I wrap my arms tight around myself, trying to smother the trembling in my limbs. My bandaged arm throbs, but not as sharp as this ache—this restless desire to reach for him again. To press my mouth to the place where scars meet jaw and find out if he tastes like smoke and steel.
Instead, I shift against the stone, pretending to adjust my clothing, pretending not to watch him.
The moonlight casts shadows that climb the canyon walls, swallowing the ribs and turning the graveyard into a field of jagged silhouettes. Every hollow looks deeper. Every creak of bone sounds like breath.
“Maybe it was nothing,” I try again, softer this time.
The words sound foolish the moment they leave me. He doesn’t even flick his gaze my way. Of course it wasn’t nothing. Of course it waits. I fall quiet, matching his silence. I press close to him, our shoulders brushing when the wind shifts. The scrape neverreturns, but the promise of it lingers, the same way the almost-kiss lingers. Both waiting. Both inevitable.
As the moon drops, the last of the light drains from the canyon, and with it goes the illusion of safety. The ribs below vanish into shadow, leaving only the faint outline of bone against bone.
The wind claws higher. Sand stings my cheeks and skitters in shallow drifts across the ledge. I pull my blanket tighter, but it’s not enough—the grit works into my teeth, into the burn of my eyes, into the bandage that throbs at my arm. He shifts—not away, closer.
He braces his body against mine, angling his shoulder to shield me from the gusts. His wings unfold wide enough to break the worst of the sand, curving around me like a barrier of living armor. His scent—stone dust and smoke and something darker, sharper—wraps around me with the same certainty.
My breath catches. He doesn’t look at me, doesn’t speak, but every line of him says what he does not.
Mine.
My throat tightens, too dry, too full of things I can’t speak either. I pretend to fix my clothing, but really I press closer, leaning into the cool, ridged plane of his side. My body finds the fit of him, and once there, I can’t bring myself to shift away.
The silence stretches. No scrape from below, no monster rising. Only the gusting winds and the slow rhythm of his breathing.
For the first time in days, my heart begins to ease its frantic pounding. Not from safety—there’s none of that here—but from something as good. Him.

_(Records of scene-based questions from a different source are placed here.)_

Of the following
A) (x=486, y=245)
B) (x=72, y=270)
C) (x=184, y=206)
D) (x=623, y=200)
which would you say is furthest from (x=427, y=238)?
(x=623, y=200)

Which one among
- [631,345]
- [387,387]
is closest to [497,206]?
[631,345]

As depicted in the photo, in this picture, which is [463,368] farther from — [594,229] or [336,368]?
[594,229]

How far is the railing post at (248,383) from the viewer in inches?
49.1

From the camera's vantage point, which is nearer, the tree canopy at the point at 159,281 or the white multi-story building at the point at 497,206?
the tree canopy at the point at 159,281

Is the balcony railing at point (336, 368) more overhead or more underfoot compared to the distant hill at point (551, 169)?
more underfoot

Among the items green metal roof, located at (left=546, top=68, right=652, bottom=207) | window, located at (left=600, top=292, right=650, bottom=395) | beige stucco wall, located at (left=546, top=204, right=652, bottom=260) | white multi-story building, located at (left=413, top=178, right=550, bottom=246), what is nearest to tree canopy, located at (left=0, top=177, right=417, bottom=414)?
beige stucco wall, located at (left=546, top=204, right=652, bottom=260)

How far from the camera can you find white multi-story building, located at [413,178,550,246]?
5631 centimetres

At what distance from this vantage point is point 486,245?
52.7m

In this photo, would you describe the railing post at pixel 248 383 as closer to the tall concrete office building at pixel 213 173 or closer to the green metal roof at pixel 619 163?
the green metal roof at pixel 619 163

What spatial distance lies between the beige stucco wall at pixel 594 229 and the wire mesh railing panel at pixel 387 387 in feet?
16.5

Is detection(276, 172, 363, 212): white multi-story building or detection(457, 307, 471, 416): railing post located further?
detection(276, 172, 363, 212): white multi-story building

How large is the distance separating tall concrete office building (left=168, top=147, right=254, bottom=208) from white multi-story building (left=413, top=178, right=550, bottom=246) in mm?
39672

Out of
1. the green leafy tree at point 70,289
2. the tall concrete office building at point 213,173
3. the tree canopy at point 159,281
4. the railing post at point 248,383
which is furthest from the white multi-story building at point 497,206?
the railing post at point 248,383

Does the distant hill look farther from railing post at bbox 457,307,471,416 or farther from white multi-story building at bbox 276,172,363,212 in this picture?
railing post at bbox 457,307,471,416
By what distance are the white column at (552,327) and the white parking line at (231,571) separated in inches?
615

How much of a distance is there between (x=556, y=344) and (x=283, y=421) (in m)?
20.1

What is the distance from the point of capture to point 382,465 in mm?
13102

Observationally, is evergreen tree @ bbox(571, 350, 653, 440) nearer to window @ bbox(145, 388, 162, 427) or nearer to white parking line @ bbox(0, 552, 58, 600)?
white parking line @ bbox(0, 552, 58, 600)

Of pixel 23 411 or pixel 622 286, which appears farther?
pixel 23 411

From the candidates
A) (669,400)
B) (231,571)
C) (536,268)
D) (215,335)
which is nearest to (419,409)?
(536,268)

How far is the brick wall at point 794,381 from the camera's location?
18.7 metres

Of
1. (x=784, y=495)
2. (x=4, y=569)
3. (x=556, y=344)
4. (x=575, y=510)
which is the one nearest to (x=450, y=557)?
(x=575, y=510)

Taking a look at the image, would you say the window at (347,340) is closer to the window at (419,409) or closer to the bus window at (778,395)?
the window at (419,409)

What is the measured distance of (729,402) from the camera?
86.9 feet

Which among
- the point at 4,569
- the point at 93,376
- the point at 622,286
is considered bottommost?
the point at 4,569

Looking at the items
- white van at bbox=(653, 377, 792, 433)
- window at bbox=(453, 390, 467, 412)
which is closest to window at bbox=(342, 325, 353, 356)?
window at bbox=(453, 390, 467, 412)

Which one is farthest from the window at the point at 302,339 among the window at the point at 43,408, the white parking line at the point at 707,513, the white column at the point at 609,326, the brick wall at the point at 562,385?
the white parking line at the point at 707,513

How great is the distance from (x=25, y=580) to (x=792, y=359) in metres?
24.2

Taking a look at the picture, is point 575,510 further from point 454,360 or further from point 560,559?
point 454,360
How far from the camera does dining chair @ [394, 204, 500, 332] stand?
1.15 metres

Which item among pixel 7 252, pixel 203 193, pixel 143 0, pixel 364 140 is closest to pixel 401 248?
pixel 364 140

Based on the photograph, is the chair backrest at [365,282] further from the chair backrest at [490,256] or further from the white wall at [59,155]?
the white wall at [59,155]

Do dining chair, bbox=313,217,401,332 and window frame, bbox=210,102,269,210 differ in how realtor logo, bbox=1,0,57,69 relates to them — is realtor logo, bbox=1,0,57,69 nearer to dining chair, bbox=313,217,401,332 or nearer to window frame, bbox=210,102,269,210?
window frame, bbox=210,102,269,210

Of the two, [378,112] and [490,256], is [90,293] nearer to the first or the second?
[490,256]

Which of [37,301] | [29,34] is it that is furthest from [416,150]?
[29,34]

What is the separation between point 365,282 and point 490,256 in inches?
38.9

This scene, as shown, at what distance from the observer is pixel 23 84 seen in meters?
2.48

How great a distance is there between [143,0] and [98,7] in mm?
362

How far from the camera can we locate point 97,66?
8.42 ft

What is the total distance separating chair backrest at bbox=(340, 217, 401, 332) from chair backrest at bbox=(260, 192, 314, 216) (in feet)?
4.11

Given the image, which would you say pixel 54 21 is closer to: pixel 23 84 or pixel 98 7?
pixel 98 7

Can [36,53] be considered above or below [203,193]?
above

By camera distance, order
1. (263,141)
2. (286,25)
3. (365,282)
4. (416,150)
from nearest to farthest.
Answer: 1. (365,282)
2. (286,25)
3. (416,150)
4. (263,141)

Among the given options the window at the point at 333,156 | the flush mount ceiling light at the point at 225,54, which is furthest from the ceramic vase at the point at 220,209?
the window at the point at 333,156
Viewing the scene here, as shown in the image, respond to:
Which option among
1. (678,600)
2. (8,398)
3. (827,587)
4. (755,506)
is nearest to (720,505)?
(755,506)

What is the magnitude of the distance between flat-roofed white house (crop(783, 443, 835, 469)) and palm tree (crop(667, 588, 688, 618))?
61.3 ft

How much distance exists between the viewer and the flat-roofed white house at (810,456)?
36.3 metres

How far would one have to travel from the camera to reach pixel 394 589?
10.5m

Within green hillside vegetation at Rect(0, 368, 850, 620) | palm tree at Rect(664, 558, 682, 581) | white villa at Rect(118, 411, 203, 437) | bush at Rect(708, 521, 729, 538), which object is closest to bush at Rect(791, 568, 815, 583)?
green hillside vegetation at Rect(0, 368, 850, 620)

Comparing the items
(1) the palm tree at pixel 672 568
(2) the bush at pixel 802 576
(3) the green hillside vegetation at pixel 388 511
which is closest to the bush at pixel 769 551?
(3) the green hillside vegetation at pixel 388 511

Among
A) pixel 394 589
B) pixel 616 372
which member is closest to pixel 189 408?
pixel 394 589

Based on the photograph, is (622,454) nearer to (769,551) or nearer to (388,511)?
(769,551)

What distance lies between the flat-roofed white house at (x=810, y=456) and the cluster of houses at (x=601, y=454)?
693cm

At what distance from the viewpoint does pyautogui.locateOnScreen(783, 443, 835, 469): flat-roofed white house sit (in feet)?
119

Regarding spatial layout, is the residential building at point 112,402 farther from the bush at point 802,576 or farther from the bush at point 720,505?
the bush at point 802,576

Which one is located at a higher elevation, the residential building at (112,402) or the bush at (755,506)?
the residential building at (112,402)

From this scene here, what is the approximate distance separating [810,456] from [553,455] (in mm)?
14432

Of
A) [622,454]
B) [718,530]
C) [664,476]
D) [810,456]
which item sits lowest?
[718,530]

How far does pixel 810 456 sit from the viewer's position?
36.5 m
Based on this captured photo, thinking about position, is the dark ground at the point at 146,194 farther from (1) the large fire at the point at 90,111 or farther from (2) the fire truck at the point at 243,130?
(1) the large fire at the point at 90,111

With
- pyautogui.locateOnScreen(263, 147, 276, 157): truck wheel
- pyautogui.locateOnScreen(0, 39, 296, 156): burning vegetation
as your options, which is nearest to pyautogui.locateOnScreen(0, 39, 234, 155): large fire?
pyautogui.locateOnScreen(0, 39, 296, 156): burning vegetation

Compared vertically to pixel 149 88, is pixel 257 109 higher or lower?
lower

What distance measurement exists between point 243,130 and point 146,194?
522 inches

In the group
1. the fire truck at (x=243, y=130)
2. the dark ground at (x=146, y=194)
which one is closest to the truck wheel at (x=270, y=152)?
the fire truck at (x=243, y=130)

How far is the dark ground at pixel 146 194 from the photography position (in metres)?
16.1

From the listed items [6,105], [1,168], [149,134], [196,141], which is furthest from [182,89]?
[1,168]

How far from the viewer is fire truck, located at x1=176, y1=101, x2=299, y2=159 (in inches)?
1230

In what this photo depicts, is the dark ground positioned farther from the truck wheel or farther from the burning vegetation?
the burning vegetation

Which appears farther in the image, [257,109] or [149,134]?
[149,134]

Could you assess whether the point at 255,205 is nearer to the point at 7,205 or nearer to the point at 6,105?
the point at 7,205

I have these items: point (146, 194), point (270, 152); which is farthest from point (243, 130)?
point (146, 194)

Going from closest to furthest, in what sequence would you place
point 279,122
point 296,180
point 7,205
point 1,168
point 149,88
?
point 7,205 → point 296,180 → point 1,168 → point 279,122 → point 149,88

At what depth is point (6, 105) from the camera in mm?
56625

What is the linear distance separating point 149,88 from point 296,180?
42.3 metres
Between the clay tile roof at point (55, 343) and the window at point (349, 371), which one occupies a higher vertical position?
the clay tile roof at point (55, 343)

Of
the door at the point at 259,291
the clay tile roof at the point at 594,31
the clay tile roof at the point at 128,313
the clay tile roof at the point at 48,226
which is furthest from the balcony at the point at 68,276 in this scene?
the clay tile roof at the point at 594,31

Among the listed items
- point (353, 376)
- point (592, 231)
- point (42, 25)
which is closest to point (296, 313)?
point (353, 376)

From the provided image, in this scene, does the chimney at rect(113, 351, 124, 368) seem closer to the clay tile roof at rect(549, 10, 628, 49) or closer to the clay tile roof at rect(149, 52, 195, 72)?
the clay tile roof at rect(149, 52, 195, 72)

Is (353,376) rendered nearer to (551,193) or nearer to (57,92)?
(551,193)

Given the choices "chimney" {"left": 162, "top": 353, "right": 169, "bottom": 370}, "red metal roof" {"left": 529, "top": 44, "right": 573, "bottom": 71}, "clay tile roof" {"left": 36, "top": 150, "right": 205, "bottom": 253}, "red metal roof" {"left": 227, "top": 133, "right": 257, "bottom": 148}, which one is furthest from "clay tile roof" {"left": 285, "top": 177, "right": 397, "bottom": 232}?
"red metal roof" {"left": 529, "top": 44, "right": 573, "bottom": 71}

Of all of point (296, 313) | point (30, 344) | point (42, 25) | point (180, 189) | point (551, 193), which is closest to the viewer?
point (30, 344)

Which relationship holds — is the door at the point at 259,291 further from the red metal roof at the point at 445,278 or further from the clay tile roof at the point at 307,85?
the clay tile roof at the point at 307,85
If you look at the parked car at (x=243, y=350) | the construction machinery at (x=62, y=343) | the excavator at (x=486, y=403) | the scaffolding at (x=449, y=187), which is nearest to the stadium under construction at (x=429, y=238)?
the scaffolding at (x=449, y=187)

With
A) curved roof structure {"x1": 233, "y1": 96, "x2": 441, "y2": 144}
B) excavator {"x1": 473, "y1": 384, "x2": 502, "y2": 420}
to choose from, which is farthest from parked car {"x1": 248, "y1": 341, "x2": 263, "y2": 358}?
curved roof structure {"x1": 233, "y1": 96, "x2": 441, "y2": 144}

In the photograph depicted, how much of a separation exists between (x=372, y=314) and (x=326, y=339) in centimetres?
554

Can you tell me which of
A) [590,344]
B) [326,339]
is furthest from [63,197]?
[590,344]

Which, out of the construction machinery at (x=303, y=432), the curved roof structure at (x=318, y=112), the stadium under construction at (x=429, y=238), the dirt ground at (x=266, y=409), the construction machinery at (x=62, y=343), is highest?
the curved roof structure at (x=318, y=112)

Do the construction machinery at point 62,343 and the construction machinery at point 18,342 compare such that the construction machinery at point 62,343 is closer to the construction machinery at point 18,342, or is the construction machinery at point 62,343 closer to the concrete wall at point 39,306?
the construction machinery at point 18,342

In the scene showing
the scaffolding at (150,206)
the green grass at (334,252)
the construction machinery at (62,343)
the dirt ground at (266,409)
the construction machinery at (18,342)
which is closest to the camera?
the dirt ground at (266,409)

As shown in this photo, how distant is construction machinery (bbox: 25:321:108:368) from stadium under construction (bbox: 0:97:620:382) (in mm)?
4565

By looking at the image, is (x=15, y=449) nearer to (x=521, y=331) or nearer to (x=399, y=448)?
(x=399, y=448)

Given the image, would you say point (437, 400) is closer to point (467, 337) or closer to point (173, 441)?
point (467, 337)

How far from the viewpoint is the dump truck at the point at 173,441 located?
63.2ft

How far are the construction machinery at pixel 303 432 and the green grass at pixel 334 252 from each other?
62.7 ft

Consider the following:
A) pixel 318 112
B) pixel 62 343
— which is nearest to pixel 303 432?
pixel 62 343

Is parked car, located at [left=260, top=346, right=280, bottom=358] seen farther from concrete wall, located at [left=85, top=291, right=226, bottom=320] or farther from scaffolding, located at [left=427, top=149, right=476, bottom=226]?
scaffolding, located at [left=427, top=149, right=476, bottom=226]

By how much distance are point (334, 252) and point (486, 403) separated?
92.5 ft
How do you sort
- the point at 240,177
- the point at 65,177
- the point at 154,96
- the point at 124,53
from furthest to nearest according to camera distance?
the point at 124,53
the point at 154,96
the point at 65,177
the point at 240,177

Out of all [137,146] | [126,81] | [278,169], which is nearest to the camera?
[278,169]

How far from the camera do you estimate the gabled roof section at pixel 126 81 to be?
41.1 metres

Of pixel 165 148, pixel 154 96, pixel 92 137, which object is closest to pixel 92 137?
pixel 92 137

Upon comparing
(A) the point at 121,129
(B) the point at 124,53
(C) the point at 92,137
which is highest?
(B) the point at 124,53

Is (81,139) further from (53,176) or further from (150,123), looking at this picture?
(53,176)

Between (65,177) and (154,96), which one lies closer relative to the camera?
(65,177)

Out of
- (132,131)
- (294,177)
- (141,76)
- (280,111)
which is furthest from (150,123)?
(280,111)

And in this moment, I realize how blind I’ve been. I’ve spent so long clawing for space, fighting to prove I’m more than the “child” they shoved aside, that I never looked at the others. Joran’s curses, Harlan’s prayers, the younger Zmaj’s restless fire—names I barely held onto, faces I skimmed past.
But him? Every detail burns into me. Every scar, every flick of his tail, every line of his silence. And for the first time, it doesn’t feel like a trap. It feels like belonging.
I curl tighter beneath the arc of his wing, cheeks hot though the air is cool, and let myself breathe him in.
The winds ease for a breath, a lull between gusts. For a moment, I can almost pretend we’re alone. No bones, no storm, no hunger gnawing—just the cool of his body pressing against mine, the sweep of his wing breaking the worst of the sand, the rhythm of his breathing steady as a drum.
My eyes grow heavy. The scrape doesn’t come again. Maybe it really was nothing. Maybe?—
A sound carries up from below.
Not loud. Not sharp. But enough. A shift, a hollow creak, like something vast moving beneath the bones. My breath stills in my chest.